The top Republican on the Senate Armed Services Committee is set Tuesday to offer President Obama a nearly blank check for waging war against ISIS everywhere in the world. The irony is that Obama isn’t asking Congress for formal authorization.
Sen. James Inhofe will introduce a formal congressional authorization Tuesday for the use of American military force against ISIS using any means, including using boots on the ground, and in any country, including Syria. A copy of the legislation obtained by The Daily Beast follows the requirements of the War Powers Resolution, a law the White House is attempting to skirt and Congress is struggling to enforce.

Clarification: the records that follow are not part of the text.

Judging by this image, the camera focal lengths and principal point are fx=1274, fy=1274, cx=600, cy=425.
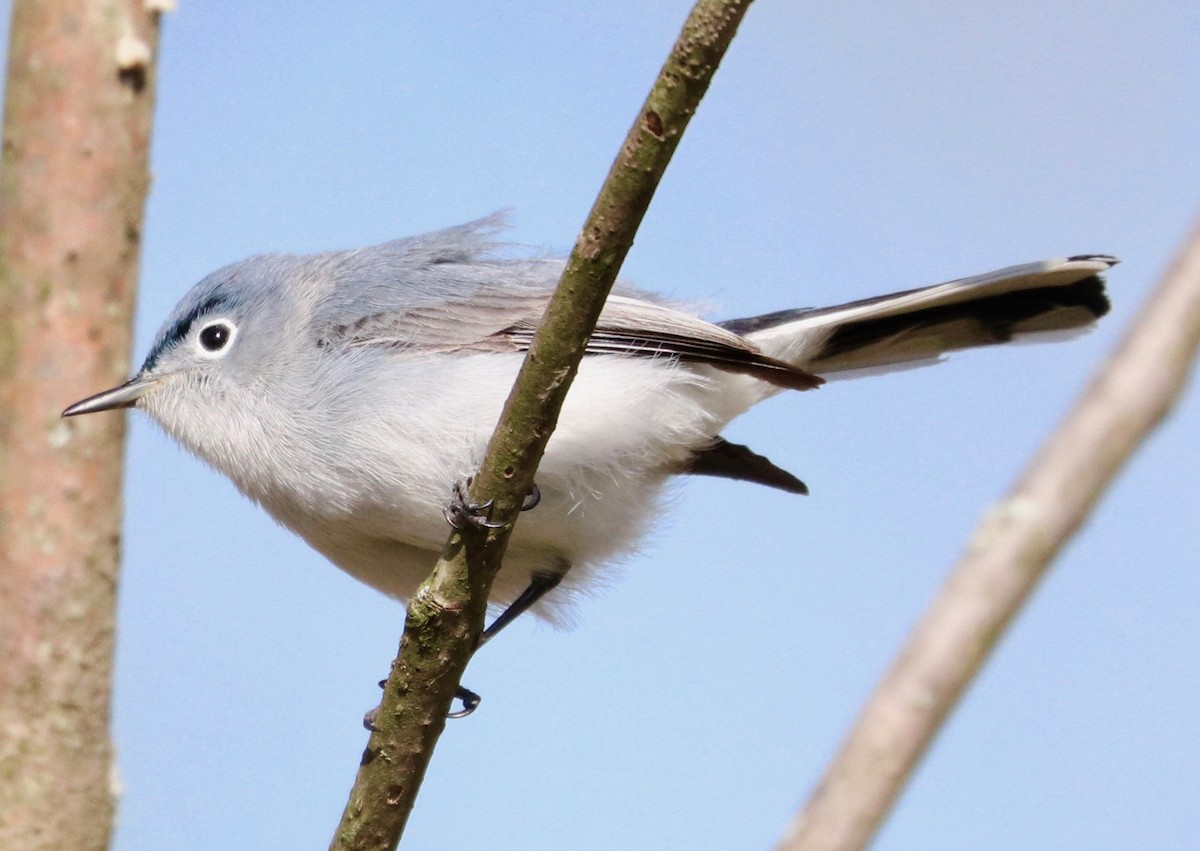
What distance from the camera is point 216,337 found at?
130 inches

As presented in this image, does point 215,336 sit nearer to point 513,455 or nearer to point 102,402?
point 102,402

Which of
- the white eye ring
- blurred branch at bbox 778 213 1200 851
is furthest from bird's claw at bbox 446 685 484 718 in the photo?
blurred branch at bbox 778 213 1200 851

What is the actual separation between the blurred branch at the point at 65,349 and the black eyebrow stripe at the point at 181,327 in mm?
904

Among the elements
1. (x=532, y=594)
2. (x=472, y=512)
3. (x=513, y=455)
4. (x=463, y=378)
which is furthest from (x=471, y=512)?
(x=532, y=594)

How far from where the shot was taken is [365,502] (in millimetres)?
2883

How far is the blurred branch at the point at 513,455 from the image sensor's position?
1.76 m

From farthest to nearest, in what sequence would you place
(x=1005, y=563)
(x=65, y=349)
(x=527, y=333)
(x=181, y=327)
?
(x=181, y=327) < (x=527, y=333) < (x=65, y=349) < (x=1005, y=563)

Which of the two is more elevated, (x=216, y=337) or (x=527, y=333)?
(x=527, y=333)

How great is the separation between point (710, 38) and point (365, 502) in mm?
1530

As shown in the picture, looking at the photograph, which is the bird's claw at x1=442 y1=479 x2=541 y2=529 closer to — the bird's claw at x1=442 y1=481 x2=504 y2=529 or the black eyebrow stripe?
the bird's claw at x1=442 y1=481 x2=504 y2=529

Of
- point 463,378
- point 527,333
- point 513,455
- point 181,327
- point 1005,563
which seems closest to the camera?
point 1005,563

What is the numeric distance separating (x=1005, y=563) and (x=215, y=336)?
9.20 feet

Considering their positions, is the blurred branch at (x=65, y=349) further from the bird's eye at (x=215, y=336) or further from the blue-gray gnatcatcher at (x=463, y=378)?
the bird's eye at (x=215, y=336)

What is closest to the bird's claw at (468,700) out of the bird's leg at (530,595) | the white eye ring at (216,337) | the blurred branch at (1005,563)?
the bird's leg at (530,595)
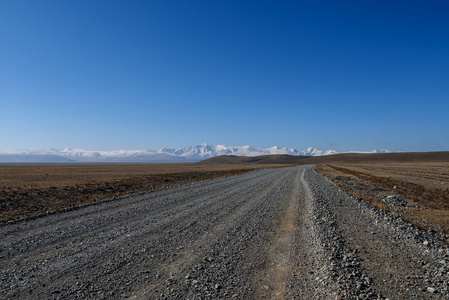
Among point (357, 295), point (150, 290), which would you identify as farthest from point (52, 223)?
point (357, 295)

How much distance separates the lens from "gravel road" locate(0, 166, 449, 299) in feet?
19.2

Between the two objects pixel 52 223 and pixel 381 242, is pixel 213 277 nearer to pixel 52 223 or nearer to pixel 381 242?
pixel 381 242

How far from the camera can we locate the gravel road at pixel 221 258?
5844mm

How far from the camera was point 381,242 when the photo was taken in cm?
915

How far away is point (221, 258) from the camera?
7.71m

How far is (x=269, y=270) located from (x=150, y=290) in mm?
2926

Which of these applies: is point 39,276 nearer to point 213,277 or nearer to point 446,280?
point 213,277

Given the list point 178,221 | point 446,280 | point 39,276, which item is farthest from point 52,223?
point 446,280

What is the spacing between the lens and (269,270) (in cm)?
695

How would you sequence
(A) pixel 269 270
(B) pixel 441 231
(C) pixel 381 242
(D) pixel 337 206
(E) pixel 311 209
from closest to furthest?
1. (A) pixel 269 270
2. (C) pixel 381 242
3. (B) pixel 441 231
4. (E) pixel 311 209
5. (D) pixel 337 206

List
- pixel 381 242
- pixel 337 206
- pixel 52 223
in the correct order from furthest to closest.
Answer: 1. pixel 337 206
2. pixel 52 223
3. pixel 381 242

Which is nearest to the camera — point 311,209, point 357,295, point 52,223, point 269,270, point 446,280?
point 357,295

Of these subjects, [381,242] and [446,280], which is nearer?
[446,280]

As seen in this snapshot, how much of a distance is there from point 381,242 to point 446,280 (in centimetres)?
303
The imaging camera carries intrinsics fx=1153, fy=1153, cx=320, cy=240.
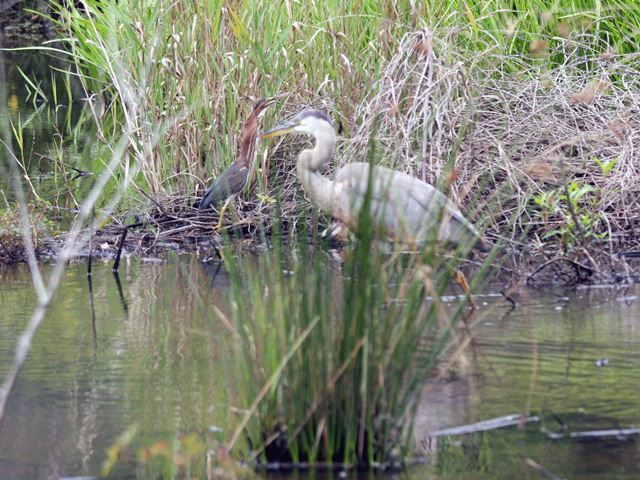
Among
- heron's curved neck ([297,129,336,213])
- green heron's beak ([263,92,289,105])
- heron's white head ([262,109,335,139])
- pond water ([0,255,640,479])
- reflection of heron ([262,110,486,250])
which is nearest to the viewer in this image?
pond water ([0,255,640,479])

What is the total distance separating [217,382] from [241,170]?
A: 306 centimetres

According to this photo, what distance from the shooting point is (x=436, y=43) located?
298 inches

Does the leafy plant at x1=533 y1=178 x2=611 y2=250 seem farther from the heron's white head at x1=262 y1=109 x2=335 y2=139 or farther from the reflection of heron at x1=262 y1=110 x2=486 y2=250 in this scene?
the heron's white head at x1=262 y1=109 x2=335 y2=139

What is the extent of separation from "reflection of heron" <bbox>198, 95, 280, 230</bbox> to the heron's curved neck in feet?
2.46

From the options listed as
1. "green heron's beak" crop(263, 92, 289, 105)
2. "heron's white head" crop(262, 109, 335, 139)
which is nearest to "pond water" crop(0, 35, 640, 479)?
"heron's white head" crop(262, 109, 335, 139)

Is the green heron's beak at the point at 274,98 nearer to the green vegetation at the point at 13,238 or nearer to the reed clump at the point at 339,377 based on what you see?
the green vegetation at the point at 13,238

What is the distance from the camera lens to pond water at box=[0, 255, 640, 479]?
3635 millimetres

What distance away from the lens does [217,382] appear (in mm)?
4457

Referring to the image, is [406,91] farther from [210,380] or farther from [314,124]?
[210,380]

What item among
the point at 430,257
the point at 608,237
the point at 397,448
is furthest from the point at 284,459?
the point at 608,237

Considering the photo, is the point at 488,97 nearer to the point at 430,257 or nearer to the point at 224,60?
the point at 224,60

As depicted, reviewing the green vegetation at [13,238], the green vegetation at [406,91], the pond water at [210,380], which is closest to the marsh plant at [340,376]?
the pond water at [210,380]

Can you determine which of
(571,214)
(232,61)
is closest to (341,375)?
(571,214)

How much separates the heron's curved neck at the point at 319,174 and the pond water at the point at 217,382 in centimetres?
71
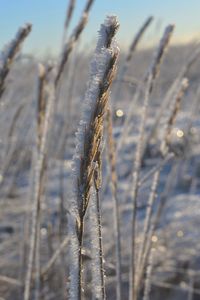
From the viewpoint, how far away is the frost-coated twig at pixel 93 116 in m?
0.39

Inhofe’s ‘‘Authorization for Use of Force Against the Organization Called the Islamic State’’ would grant Obama authority “to use all necessary and appropriate force in order to defend the national security of the United States against the threat posed by the organization called the Islamic State (or ‘IS’), formally known as the Islamic State of Iraq and the Levant, as well as any successor organization.”
Inhofe wants to get the resolution filed before Obama’s Wednesday speech in which he has pledged to clarify the U.S. strategy to defeat ISIS, a strategy administration officials told reporters this week would involve three stages and take years to accomplish, probably more time than Obama has left in office.
The president and his staff have made clear that they don’t feel they need congressional authorization to go after ISIS, but leaders in both parties disagree, and a long list of congressional figures believe the president must come to Congress for explicit authorization within 60 days of when he began striking ISIS in Iraq, on August 8.
The White House is using legal maneuvers, such as filing a new report under the War Powers Act for each individual set of strikes, to undermine the 60-day deadline and avoid any congressional vote of approval for Obama’s ISIS war. There has been consultation with the Hill about the strikes but no cross-branch discussion about a legal authorization to underpin them.
Even Inhofe agrees with Obama that the president has the authority to act against ISIS under Article 2 of the Constitution, but the Oklahoma senator thinks his resolution could put pressure on the president to act and give him added flexibility to expand the ISIS war. The bill would require the administration to report to Congress about its ISIS strategy, a widely popular request since Obama acknowledged, “We don’t have a strategy yet.”
There’s little chance the Senate will vote on any authorization bill for Obama’s ISIS war before the election, because the administration doesn’t want it, Senate Majority Leader Harry Reid isn’t interested in it, and just two weeks of legislative days remain before the next congressional recess.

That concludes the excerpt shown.